■ **WORK INSTRUCTION**: According to the passage on minerals and metals below, why is it high time for policy makers to revisit U.S. minerals mining policies? Answer in one to three sentences.

■ **EXCERPT TO READ**:
Minerals and metals are essential, irreplaceable components of modern technology. Take just one metal—platinum—as an example. Used in more than 20 percent of all manufactured goods, platinum helps make countless products we use every day possible, including personal computers, flat-screen TVs, hybrid cars and lifesaving medical devices. The list of minerals critical to the manufacture of the technologies we rely on is endless.
According to the Bureau of Economic Analysis, manufacturing grew at a rate of 6.2 percent in 2012, producing $1.86 trillion in output — a new record high for current-dollar manufacturing output in a single year. As manufacturing returns to American shores, our industries will require more minerals and metals than are currently available and supply chain challenges will continue to cause anxiety. U.S. manufacturers are now more than 40 percent reliant on imports of many commodity and rare earth metals. This includes zinc, for which the United States is currently 78 percent import-reliant; silver at 57 percent; and potash at 81 percent. These minerals are essential to America’s manufacturing resurgence and a strong U.S. economy, which is why it’s high time our policy makers revisit our broken minerals mining policies. [REF]
A mineral is a naturally occuring, inorganic solid with a defined chemical composition and a crystalline structure. A rock is an aggregate of one or more minerals. Commercially valuable minerals and rocks are referred to as industrial minerals.

■ **SUPPLIED RECORDS**:
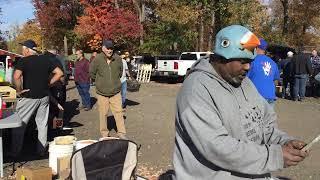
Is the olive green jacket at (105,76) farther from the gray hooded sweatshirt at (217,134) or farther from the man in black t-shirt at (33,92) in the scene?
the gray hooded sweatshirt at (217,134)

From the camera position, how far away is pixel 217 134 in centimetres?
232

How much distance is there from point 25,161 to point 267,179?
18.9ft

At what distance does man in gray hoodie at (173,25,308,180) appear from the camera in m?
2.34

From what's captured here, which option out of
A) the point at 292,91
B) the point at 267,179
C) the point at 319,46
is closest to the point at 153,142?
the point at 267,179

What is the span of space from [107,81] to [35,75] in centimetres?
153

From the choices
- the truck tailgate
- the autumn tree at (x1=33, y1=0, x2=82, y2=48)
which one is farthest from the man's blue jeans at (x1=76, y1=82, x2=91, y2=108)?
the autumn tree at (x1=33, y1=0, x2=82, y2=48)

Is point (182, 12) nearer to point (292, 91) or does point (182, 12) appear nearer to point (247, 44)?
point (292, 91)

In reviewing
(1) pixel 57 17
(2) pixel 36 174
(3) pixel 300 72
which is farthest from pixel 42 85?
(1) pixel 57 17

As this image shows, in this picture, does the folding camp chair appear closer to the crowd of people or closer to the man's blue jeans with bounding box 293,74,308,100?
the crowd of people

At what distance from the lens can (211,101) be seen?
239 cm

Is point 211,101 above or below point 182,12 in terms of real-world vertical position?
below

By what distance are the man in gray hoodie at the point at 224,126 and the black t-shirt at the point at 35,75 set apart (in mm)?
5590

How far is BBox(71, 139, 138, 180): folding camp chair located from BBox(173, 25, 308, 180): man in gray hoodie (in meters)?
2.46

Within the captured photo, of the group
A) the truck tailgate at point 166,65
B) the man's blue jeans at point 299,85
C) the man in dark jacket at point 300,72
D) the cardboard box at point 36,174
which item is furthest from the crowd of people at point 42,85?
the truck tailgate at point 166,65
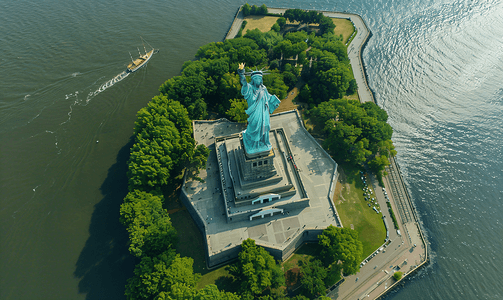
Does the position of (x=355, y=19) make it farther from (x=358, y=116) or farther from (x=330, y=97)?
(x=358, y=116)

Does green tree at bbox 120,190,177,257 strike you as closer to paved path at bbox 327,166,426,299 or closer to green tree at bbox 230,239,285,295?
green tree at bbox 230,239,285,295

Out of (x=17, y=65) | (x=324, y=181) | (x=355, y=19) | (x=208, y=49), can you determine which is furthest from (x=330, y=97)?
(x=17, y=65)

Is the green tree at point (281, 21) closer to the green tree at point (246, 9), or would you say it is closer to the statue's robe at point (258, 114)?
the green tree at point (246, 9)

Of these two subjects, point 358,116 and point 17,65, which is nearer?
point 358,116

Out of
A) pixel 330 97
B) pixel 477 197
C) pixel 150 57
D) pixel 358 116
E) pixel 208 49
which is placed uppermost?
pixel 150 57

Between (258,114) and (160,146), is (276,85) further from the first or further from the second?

--

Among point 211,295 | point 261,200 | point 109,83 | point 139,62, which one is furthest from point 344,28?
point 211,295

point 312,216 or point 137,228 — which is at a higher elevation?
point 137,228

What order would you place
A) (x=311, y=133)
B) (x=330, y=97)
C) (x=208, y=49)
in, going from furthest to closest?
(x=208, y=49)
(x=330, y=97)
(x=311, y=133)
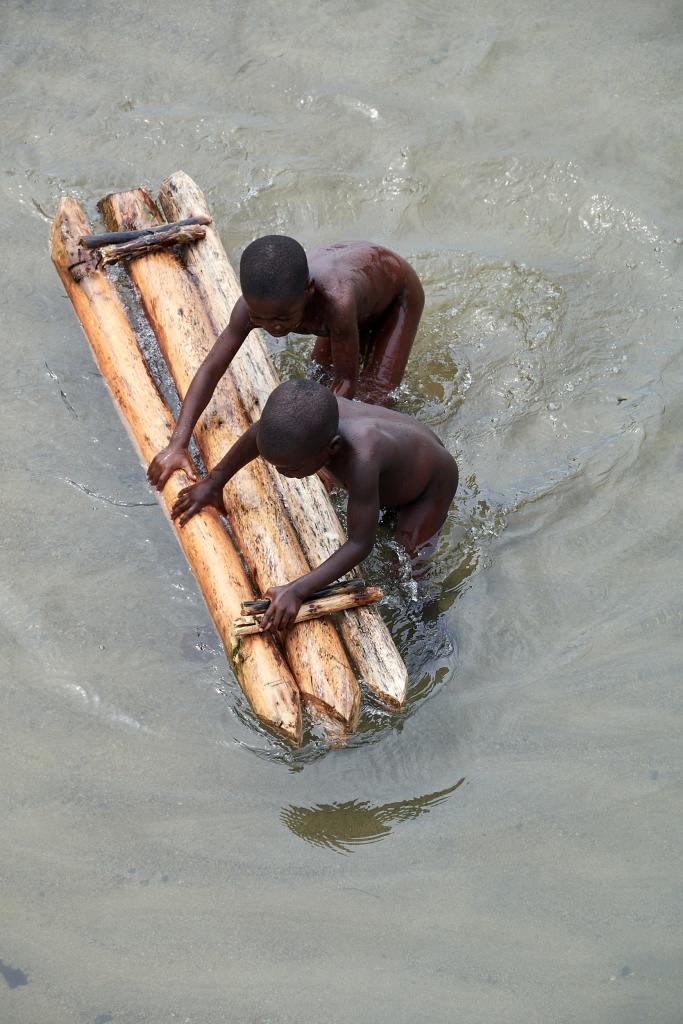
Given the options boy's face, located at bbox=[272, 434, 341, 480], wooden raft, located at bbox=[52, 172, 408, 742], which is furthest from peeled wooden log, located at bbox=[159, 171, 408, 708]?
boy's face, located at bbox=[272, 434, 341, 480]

---

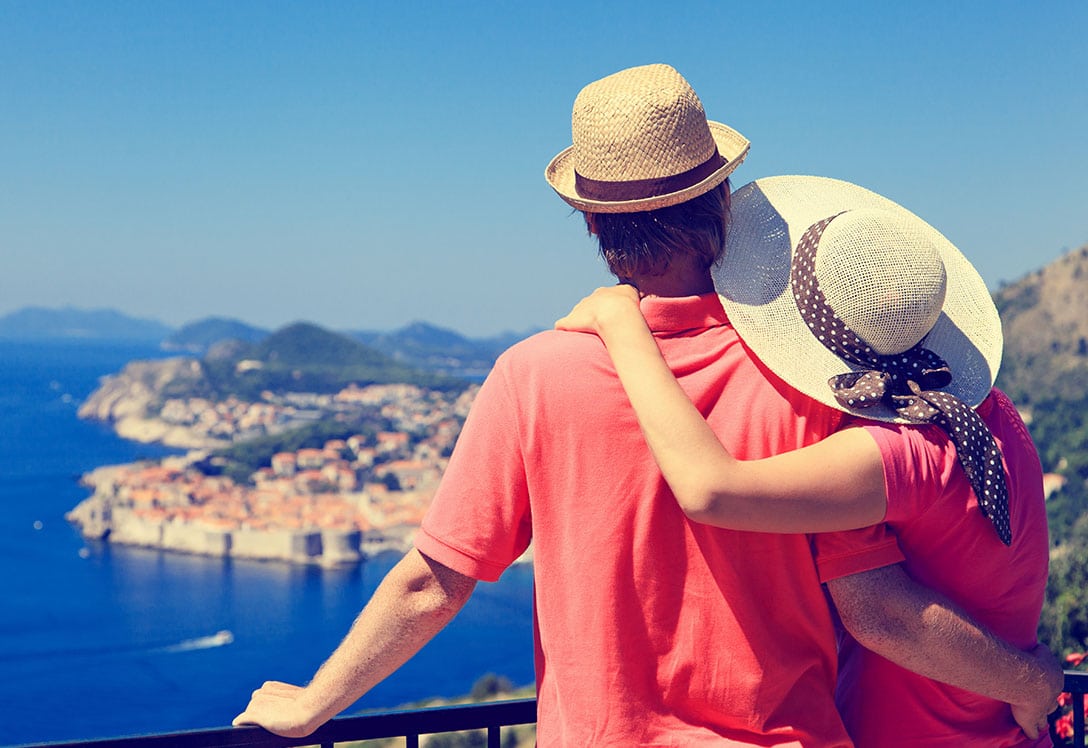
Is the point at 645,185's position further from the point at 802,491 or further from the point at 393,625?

■ **TASK OUTPUT**: Minerals such as zinc, silver and potash are essential to America's manufacturing resurgence and a strong U.S. economy. As manufacturing returns, industries will need more minerals and metals than are currently available, and U.S. manufacturers already rely on imports for more than 40 percent of many commodity and rare earth metals.